The organization is criticizing Gordon-Levitt's directorial debut for allegedly "stereotyping and denigrating" both Italian Americans and Jews in its character portrayals. In a press release sent Monday, the Italian American One Voice Coalition notes that Gordon-Levitt's parents had founded a once-famous Jewish national social justice organization.

PHOTOS: 25 of Fall's Most Anticipated Movies

"Here we go again with the same shop-worn, racist stereotypes of Italian Americans in movies," said organization founder Dr. Emanuele "Manny" Alfano. "It never ends. Levitt, himself the son of proud parents who once founded the Jewish Progressive Alliance and fought for social justice causes, should be ashamed of himself for the negative portrayal of Italians and Jews in his movie."

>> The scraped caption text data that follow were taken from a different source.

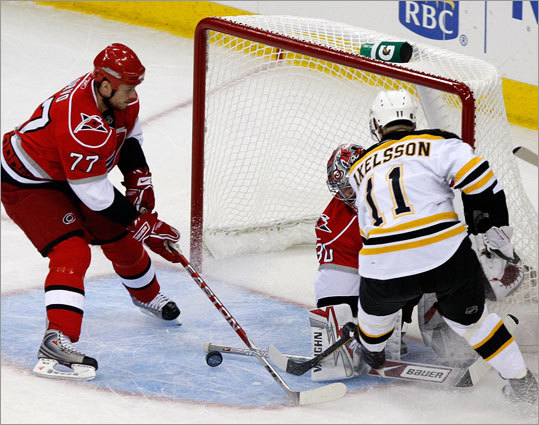 Carolina Hurricanes goalie Cam Ward (30) gets his stick on a shot by Bruins left wing P.J. Axelsson (11).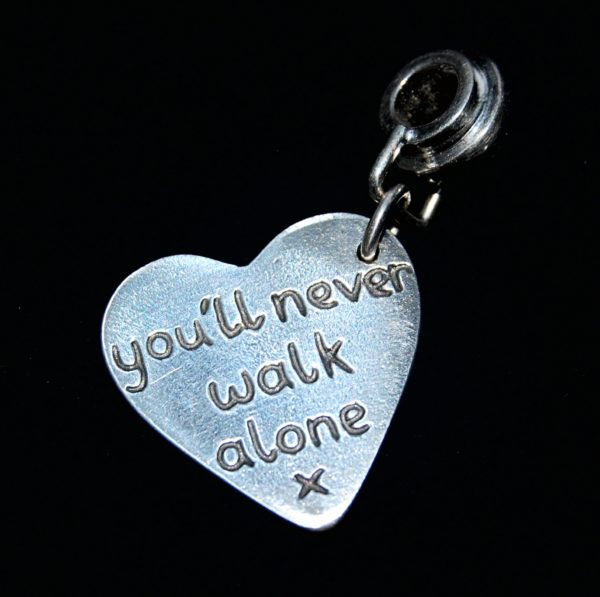 Capture your special message on the back of your charm.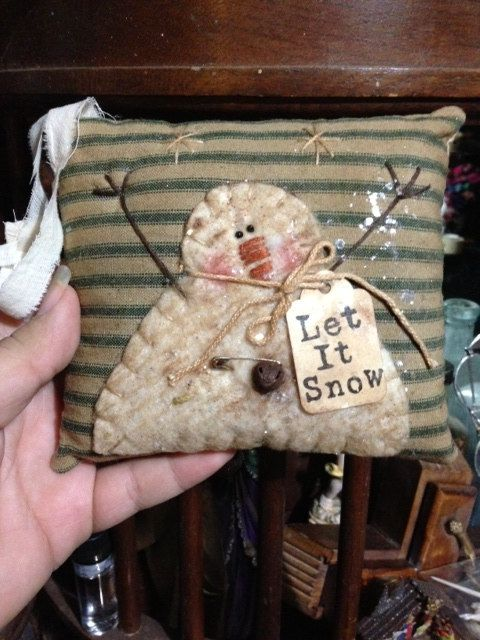 Primitive appliqued snowman pillow
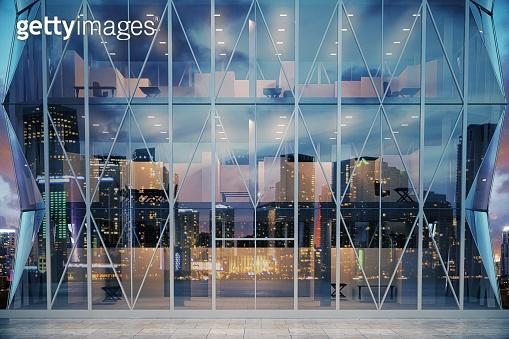 Exterior of modern glass business center at evening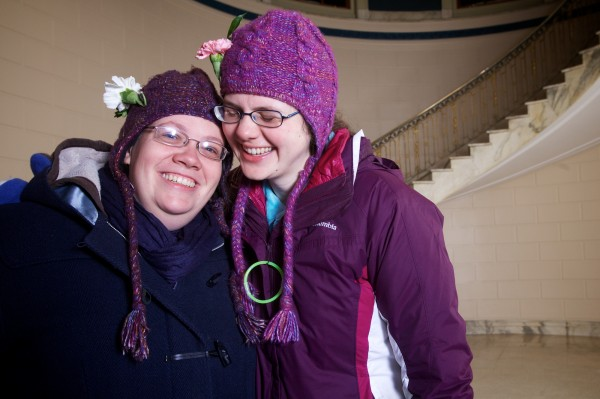 Newlyweds Erica (left) and Alison Lovejoy celebrate in Portland City Hall Saturday morning.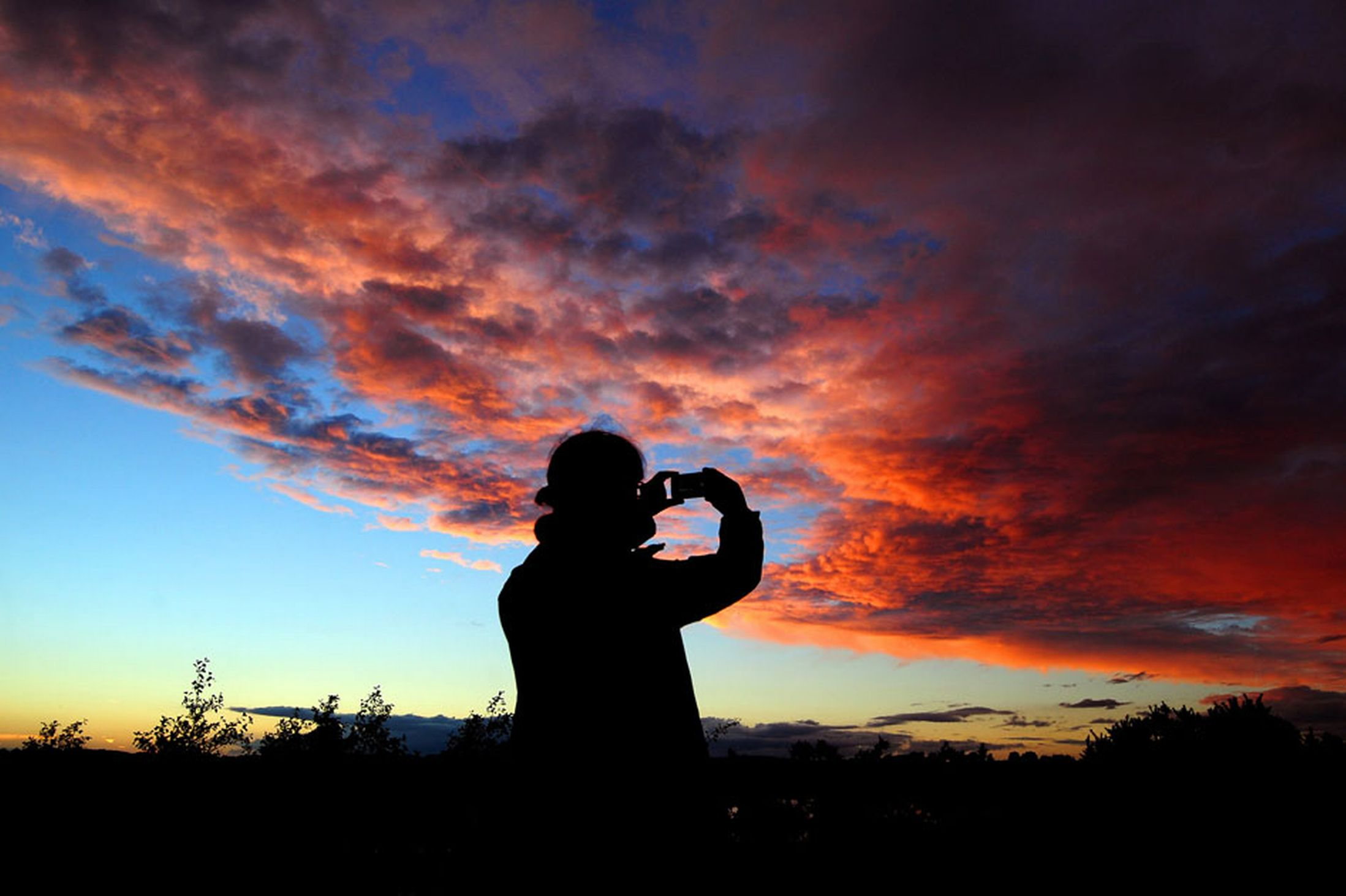 A-person-uses-a-phone-to-capture-a-sunset-sky-in-South-Derbyshire-19t-October-2641176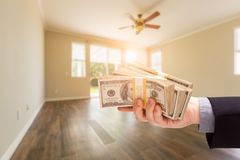 Handing Over Thousands of Dollars In Empty Room of House. Handing Over Thousands of Dollars In Empty Room of a New House royalty free stock photo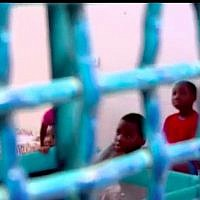 Children of an African migrant from Nigeria who have been jailed with their mother in Ramle as Israel tries to deport her (Channel 10 screen capture)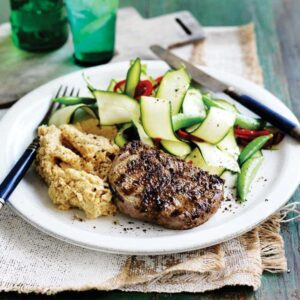 Spiced lamb with chickpea mash and courgette salad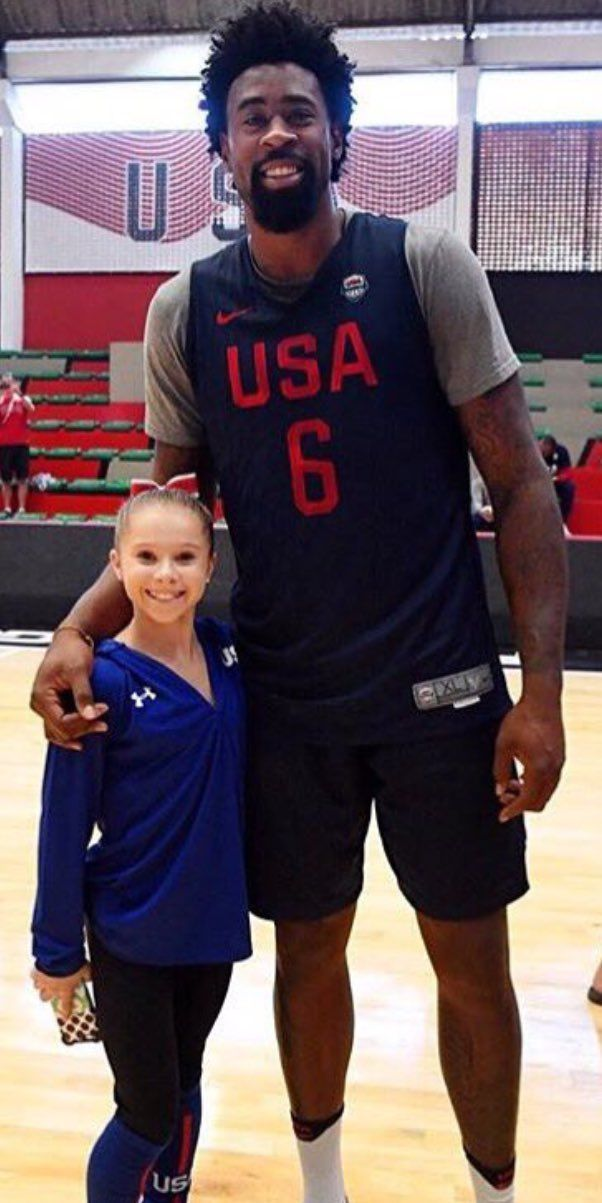 D'Andre Jordan with Women's Gymnastics team member (alternate) Ragan Smith.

Don Jon, which premiered at the Sundance Film Festival earlier this year and opened theatrically Friday, finds Gordon-Levitt playing Jon Martello, a porn-addicted Jersey Shore-type character. Scarlett Johansson also stars as his love interest, Barbara Sugarman: a big-haired, Jerseylicious-like Jewish female.

Tony Danza and Glenne Headly star as Gordon-Levitt's parents.

"Levitt, much like his pornography-addicted character, needs an intervention and should go into serious therapy for his ethnic denigration of Italian Americans," said Alfano. "Levitt ought to quit now, take this trite garbage out of movie theaters and donate his profits to charity."

PHOTOS: Sundance 2013: The Scene in Park City

Don Jon debuted to $9 million from 2,422 locations (rival studios have it opening slightly lower with $8.8 million). The film earned a problematic C+ CinemaScore despite generally strong reviews.

Relativity acquired U.S. rights to the pic for $4 million following its Sundance unveiling and committed to a $27 million marketing spend. The film, which had to be toned down in order to receive an R-rating, was financed and produced by Voltage Pictures for $5 million to $6 million.

"We're really pleased. It's a strong gross, and we want to be in the Joseph Gordon-Levitt business," said Relativity distribution chief Kyle Davies. "We think the picture will play well. You can't have reviews this strong without there being a connection to an audience."